Inflammatory bowel disease causes inflammation in the small intestine, colon (large intestine), stomach, and other areas of the digestive tract. Symptoms can vary and may include frequent stomach pain, diarrhea, bloody stool, and weight loss.

Accurate Diagnosis Is Key to Treatment
It is important to get an accurate diagnosis for your child, as treatments can differ for Crohn’s disease and ulcerative/indeterminate colitis. Making a diagnosis is like putting together a puzzle. Different pieces -- symptoms, lab work, imaging tests -- help us build a complete picture of your child’s IBD.

Evaluation and Testing
If inflammatory bowel disease is suspected, your child will be tested for:

  • Anemia
  • Elevated inflammatory markers
  • Low protein levels
  • Vitamin/nutrient deficiencies (vitamin B12, folate, vitamin D, zinc, iron)

Additional tests and exams include:

  • Stool Samples: Tested to rule out other conditions such as gastroenteritis.
  • Upper Endoscopy or Colonoscopy: Checks for chronic inflammation in the digestive tract.
  • CT Enterography or MR Enterography: Images of the abdomen and pelvis are taken using special methods to increase contrast, allowing us to look for inflammation in the bowel.

Treatment and Ongoing Care
After an initial diagnosis, most children see our pediatric gastroenterologists frequently until their condition is in remission. After your child is in remission, we will see them every two to six months, depending on their condition. Your child’s doctor will perform a physical examination and will assess growth and development. Lab tests ensure the disease is under control and to monitor side effects. Even if your child is feeling well, they should still be seen by their doctor at least once or twice a year.

Our Locations

Duke Health offers locations throughout the Triangle. Find one near you.
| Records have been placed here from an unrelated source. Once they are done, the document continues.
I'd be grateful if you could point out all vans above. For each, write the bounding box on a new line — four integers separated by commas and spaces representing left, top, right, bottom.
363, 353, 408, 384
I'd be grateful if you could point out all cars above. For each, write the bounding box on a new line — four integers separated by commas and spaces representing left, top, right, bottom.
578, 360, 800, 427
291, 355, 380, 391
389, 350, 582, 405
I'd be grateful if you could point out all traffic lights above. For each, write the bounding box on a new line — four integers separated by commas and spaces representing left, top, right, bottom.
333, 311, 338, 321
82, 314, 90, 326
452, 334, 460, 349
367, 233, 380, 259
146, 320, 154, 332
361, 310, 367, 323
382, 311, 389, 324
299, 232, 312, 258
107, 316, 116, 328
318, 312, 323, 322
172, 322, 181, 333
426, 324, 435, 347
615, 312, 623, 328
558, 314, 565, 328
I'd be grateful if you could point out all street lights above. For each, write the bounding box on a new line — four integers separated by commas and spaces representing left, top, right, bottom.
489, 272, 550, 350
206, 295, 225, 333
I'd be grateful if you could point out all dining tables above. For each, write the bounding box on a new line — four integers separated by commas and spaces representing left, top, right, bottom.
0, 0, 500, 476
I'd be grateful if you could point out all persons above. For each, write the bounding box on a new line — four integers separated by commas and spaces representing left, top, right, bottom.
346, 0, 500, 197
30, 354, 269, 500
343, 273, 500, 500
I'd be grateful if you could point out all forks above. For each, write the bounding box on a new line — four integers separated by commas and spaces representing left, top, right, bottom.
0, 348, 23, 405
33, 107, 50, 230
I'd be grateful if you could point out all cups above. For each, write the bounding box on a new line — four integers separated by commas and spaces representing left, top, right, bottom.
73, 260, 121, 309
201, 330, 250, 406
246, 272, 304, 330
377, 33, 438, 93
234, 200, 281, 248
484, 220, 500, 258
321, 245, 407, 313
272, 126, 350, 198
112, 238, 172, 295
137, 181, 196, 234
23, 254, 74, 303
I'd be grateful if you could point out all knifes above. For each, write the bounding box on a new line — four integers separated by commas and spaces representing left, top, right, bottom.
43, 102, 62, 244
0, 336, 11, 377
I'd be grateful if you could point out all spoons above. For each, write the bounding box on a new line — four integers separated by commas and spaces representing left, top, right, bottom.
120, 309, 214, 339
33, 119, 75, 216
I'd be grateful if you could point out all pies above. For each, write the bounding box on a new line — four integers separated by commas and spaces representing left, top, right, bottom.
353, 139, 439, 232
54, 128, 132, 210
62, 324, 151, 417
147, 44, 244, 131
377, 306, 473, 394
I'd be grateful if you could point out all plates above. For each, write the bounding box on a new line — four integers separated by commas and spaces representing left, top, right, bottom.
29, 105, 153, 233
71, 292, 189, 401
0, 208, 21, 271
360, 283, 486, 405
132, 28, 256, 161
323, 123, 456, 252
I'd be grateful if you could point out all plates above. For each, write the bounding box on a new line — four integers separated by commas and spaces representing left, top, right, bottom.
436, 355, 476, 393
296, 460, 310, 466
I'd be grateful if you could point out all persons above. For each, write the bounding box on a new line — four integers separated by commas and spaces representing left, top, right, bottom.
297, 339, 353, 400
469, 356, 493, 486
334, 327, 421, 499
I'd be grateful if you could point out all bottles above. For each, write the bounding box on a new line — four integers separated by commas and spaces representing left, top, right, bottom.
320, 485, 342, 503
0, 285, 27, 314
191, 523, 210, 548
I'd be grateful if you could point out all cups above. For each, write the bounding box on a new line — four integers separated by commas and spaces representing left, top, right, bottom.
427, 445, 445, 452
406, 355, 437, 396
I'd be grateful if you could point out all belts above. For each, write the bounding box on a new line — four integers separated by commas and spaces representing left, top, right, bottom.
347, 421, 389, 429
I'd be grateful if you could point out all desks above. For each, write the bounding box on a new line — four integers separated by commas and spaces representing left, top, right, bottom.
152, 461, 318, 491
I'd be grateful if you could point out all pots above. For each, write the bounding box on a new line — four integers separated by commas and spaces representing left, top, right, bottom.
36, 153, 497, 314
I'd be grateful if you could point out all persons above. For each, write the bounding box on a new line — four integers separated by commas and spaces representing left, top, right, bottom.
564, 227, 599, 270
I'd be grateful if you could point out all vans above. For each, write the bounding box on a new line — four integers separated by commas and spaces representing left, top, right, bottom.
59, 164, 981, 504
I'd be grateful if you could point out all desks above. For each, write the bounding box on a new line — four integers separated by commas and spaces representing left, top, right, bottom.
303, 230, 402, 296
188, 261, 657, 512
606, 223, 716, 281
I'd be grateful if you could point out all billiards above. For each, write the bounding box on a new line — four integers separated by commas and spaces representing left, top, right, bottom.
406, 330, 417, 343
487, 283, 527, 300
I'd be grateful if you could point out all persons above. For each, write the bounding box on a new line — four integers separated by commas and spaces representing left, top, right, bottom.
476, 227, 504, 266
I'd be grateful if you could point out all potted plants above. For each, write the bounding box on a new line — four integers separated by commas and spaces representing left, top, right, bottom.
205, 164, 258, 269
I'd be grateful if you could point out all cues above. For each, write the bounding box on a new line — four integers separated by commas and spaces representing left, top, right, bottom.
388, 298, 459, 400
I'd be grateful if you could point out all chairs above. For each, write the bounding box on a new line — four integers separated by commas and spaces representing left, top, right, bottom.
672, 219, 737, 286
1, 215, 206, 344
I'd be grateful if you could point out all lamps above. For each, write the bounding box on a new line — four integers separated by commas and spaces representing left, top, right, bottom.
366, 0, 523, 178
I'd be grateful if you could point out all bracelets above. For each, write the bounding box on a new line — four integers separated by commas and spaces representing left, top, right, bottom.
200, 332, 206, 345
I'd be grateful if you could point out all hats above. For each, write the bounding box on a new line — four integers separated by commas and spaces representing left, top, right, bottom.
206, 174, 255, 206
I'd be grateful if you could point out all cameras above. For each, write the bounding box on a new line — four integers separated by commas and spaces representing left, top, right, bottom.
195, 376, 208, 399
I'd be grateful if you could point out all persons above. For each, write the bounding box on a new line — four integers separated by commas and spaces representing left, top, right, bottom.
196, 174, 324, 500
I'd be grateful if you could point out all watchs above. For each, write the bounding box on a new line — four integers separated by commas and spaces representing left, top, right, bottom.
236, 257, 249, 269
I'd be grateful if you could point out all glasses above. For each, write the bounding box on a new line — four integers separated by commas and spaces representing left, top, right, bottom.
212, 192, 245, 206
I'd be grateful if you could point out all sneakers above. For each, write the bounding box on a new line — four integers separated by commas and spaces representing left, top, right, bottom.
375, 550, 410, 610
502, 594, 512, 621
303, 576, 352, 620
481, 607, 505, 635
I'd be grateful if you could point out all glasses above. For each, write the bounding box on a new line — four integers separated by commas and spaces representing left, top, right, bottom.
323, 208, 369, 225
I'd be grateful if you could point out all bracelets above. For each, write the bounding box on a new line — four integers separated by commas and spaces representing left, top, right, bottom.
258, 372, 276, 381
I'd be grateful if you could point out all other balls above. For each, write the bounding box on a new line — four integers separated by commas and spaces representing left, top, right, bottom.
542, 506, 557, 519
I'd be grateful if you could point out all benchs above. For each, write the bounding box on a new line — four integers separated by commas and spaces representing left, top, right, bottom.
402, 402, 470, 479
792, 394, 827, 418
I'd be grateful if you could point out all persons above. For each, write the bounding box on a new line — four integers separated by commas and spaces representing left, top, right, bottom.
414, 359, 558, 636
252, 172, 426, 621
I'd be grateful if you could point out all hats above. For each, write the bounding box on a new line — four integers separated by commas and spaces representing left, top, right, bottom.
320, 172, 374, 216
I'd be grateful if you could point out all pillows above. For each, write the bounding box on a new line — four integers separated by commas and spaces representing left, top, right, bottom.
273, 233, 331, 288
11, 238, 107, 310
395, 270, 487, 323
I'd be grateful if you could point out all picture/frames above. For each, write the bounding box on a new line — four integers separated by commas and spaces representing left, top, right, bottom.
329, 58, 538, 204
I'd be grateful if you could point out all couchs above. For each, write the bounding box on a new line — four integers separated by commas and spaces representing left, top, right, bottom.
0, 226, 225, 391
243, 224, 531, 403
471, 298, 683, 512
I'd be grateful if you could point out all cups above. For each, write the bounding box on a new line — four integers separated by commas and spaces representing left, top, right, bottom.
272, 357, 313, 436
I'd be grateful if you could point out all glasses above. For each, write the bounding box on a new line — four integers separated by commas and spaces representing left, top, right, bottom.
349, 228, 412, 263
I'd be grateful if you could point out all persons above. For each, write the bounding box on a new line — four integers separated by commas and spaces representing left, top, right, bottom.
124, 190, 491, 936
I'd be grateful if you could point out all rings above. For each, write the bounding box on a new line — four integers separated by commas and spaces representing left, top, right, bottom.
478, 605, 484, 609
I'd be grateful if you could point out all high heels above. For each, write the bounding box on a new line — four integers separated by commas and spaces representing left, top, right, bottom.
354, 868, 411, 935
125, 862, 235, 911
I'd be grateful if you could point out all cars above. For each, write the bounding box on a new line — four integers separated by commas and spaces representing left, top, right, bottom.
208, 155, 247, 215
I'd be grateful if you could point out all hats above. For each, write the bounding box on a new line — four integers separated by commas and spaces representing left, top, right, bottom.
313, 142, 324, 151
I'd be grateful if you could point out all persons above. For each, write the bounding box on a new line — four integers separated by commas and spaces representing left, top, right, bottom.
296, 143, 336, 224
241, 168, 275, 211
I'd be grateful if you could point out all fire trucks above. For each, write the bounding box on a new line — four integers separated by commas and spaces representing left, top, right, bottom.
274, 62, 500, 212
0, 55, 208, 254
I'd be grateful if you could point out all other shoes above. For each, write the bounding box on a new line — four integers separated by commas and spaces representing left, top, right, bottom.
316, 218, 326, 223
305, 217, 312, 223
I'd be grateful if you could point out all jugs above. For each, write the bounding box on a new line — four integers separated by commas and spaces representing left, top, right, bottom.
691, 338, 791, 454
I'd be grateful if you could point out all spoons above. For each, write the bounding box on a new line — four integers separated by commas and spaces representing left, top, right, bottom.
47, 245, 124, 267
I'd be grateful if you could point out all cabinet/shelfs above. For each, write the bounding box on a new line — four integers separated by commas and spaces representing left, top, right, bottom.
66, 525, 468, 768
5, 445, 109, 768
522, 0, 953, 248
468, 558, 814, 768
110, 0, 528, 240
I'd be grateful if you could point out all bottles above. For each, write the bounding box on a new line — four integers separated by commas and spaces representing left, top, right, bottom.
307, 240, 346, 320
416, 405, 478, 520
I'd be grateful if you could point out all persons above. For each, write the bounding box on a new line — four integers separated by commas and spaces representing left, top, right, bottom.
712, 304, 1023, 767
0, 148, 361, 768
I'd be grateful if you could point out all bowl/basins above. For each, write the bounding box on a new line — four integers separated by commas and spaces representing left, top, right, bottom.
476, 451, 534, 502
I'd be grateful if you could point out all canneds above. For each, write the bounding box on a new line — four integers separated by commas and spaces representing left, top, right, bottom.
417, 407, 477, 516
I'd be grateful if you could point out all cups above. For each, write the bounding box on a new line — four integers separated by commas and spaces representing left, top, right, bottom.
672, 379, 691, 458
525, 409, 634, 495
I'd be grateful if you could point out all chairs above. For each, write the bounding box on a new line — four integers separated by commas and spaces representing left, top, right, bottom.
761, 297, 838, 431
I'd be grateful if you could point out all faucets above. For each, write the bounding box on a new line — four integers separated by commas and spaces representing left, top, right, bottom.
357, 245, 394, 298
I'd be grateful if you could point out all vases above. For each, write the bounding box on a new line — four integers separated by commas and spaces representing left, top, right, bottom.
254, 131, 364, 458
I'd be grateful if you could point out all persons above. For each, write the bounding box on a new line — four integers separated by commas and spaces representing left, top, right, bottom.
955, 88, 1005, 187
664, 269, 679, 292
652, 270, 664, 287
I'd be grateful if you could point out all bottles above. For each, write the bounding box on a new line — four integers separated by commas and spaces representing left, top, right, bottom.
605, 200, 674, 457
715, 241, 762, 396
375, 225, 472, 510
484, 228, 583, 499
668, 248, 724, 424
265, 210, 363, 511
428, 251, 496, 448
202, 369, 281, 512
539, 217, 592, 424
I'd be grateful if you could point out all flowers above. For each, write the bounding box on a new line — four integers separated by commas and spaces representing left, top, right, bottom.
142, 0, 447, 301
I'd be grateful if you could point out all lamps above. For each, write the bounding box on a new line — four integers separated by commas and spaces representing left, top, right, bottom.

Crohn's Disease Treatments


Prednisolone, prednisone, and budesonide may be prescribed to reduce inflammation. They are used for short periods of time to reduce the risk of long-term side effects.

Immune Suppressants

Azathioprine, 6-mercaptopurine, and methotrexate are used in uncomplicated forms of Crohn's disease to maintain remission of mild-to-moderate disease. They suppress an overactive immune system to heal inflammation.

Biologic Treatments

Infliximab, adalimumab, certolizumab, vedolizumab, and ustekinumab are anti-inflammatory agents that treat inflammation in children with moderate-to-severe Crohn’s disease or forms of Crohn’s disease complicated by fistulas and/or strictures. They are given by injection or by intravenous infusion.

Enteral Nutrition Therapy

Children with certain forms of Crohn's disease may be treated with exclusive or partial enteral nutrition therapy, which replaces regular food with liquid nutritional formulas. Both forms are given for six to 12 weeks. Your child can drink the formula by mouth or it can be given through a nasogastric tube placed through the nose and into the stomach. Enteral nutrition therapy can help avoid the need for steroids or other medicines and their side effects. Nutrition therapy can restore growth, but some children may experience diarrhea in the early stages of treatment.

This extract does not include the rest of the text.